Hidden-surface algorithms can be used for hidden-line removal, but not the other way around. Reif and Sen proposed an O(log^{4} n)-time algorithm for the hidden-surface problem, using O((n + v)/log n) CREW PRAM processors for a restricted model of polyhedral terrains, where v is the output size.

In 2011 Devai published an O(log n)-time hidden-surface, and a simpler, also O(log n)-time, hidden-line algorithm. The hidden-surface algorithm, using n^{2}/log n CREW PRAM processors, is work-optimal.

The hidden-line algorithm uses n^{2} exclusive read, exclusive write (EREW) PRAM processors. The EREW model is the PRAM variant closest to real machines.

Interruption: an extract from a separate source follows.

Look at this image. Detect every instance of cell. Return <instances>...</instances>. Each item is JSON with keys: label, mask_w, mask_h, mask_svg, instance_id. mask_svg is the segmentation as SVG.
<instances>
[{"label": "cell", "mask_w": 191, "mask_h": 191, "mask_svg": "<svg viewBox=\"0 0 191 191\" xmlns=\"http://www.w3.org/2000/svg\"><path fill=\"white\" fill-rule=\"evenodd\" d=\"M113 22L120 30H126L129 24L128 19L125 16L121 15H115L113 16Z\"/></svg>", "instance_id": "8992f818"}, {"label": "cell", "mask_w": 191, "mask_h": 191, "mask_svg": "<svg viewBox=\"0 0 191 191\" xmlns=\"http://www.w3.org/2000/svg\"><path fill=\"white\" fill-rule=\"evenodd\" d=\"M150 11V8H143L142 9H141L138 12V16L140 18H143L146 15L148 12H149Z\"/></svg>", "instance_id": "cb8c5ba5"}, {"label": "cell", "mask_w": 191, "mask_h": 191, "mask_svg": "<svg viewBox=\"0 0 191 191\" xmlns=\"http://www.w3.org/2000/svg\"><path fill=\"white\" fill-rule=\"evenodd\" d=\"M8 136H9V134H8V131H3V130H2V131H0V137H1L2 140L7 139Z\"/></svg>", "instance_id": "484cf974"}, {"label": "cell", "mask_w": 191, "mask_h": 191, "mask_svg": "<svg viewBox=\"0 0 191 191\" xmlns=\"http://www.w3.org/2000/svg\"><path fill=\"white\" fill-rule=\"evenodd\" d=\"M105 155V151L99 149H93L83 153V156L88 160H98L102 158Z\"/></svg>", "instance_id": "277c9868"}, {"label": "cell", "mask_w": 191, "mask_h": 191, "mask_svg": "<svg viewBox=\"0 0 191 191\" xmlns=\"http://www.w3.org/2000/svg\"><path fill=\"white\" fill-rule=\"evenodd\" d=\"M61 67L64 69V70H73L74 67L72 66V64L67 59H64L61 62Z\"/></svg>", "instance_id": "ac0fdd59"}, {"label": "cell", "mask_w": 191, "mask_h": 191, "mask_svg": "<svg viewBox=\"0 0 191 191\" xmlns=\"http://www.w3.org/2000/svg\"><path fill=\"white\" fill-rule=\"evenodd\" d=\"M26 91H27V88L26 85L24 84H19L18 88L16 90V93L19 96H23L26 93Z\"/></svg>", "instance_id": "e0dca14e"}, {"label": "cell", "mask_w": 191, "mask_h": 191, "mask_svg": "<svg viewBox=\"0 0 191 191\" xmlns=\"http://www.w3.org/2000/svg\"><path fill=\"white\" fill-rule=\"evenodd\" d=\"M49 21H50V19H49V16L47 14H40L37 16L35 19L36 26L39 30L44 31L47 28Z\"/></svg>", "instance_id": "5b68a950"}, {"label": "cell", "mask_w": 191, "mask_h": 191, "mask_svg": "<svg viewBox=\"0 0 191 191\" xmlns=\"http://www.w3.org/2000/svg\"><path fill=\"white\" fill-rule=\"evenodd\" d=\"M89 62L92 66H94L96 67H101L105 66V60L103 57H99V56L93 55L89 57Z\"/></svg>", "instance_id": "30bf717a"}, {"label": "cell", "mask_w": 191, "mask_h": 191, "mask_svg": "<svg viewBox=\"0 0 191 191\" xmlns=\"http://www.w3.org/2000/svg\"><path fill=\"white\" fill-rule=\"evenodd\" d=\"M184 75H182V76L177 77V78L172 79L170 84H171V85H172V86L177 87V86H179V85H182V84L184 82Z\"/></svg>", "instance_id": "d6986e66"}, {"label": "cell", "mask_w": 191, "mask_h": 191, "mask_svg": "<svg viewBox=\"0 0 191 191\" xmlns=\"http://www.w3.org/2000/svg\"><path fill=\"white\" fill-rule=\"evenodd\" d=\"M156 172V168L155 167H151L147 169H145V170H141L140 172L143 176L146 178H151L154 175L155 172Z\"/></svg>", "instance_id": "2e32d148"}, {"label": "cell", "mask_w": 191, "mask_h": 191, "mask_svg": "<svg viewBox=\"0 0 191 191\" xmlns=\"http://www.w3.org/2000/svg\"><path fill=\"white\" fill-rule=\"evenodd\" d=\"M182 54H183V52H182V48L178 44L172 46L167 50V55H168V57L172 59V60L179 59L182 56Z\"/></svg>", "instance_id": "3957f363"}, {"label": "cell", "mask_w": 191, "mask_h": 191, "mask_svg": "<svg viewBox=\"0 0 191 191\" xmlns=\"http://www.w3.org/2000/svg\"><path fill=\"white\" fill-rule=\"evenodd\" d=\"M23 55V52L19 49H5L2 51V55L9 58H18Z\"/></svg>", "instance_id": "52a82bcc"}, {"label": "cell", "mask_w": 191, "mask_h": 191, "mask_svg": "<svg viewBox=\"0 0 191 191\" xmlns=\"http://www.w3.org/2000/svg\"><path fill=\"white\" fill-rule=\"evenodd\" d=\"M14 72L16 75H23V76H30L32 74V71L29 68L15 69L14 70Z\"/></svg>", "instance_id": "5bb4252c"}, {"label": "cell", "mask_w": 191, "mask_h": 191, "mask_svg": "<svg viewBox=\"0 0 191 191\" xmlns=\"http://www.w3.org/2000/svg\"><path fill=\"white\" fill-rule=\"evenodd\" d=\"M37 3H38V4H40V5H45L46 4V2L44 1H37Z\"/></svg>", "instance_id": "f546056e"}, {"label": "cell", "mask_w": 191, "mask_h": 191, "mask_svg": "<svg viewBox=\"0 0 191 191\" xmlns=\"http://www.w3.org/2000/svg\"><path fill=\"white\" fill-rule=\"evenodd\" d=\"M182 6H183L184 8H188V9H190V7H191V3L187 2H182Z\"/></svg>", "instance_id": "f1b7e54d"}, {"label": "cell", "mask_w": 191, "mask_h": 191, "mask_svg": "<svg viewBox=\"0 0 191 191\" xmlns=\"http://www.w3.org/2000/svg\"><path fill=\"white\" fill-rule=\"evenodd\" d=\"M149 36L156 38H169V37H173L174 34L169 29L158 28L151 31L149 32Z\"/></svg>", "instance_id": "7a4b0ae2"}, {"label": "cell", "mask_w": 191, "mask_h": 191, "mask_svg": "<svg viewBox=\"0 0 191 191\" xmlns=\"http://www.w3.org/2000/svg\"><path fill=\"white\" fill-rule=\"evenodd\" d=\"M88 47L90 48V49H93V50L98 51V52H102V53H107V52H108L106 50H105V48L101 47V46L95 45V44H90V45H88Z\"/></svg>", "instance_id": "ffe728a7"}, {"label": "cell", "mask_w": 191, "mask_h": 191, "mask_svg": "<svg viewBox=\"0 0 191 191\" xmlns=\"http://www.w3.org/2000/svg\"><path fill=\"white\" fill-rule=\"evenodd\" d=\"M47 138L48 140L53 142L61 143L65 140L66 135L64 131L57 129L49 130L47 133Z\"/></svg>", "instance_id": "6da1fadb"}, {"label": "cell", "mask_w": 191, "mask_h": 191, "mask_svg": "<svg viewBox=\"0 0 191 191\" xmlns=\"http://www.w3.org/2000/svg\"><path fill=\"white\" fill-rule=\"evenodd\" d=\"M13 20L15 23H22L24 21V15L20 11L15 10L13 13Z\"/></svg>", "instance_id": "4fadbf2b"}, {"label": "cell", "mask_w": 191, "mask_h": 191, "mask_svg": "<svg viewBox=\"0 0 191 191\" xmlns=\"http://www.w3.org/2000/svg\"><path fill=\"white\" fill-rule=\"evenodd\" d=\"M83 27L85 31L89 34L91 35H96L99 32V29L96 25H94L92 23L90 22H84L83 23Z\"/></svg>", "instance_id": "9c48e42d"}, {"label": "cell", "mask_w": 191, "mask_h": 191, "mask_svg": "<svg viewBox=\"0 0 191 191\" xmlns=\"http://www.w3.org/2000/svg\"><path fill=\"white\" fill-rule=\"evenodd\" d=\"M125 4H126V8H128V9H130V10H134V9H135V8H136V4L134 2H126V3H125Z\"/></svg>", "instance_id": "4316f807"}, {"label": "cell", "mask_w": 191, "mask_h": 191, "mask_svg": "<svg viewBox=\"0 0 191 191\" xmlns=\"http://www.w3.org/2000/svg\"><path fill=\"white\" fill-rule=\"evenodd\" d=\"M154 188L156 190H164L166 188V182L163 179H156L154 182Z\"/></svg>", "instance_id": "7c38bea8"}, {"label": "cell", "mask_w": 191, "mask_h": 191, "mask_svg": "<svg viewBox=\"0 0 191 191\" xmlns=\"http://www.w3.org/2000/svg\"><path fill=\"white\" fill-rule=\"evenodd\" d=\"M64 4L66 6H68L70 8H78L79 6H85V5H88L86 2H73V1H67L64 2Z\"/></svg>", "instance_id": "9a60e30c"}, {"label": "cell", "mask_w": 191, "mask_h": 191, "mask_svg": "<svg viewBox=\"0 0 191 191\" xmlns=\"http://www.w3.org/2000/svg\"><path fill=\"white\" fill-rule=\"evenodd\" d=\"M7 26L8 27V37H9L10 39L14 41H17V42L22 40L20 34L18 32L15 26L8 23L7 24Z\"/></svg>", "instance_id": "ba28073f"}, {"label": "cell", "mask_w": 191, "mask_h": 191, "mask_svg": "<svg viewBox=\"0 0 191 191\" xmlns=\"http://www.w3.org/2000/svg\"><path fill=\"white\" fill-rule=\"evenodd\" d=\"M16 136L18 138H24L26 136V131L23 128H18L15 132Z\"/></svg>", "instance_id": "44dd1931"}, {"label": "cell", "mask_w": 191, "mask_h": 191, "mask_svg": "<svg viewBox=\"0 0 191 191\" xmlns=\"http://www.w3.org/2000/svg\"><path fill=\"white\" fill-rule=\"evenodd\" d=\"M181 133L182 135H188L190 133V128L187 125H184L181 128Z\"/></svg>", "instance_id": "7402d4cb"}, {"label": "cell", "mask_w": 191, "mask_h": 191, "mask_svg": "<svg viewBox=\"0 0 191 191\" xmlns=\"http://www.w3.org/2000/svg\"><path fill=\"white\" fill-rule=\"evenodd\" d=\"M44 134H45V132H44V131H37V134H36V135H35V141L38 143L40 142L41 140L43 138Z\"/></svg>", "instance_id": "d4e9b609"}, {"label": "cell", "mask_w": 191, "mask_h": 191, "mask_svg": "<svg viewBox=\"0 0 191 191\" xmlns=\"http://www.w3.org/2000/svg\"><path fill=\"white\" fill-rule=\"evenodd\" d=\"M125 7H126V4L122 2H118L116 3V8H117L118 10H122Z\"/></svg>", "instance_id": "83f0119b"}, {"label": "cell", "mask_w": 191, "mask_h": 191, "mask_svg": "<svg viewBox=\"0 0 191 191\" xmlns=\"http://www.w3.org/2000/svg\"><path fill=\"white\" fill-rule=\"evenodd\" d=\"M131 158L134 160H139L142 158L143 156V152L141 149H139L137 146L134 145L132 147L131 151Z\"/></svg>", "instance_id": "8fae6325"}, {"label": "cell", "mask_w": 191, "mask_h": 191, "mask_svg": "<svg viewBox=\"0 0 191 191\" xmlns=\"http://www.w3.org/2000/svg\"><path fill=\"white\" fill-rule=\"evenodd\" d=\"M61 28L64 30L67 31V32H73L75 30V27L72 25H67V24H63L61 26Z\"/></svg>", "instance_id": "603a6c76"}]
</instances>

The hidden-line algorithm does O(n^{2} log n) work, which is the upper bound for the best sequential algorithms used in practice.

Cook, Dwork and Reischuk gave an Ω(log n) lower bound for finding the maximum of n integers allowing infinitely many processors of any PRAM without simultaneous writes. Finding the maximum of n integers is constant-time reducible to the hidden-line problem by using n processors. Therefore, the hidden-line algorithm is time optimal.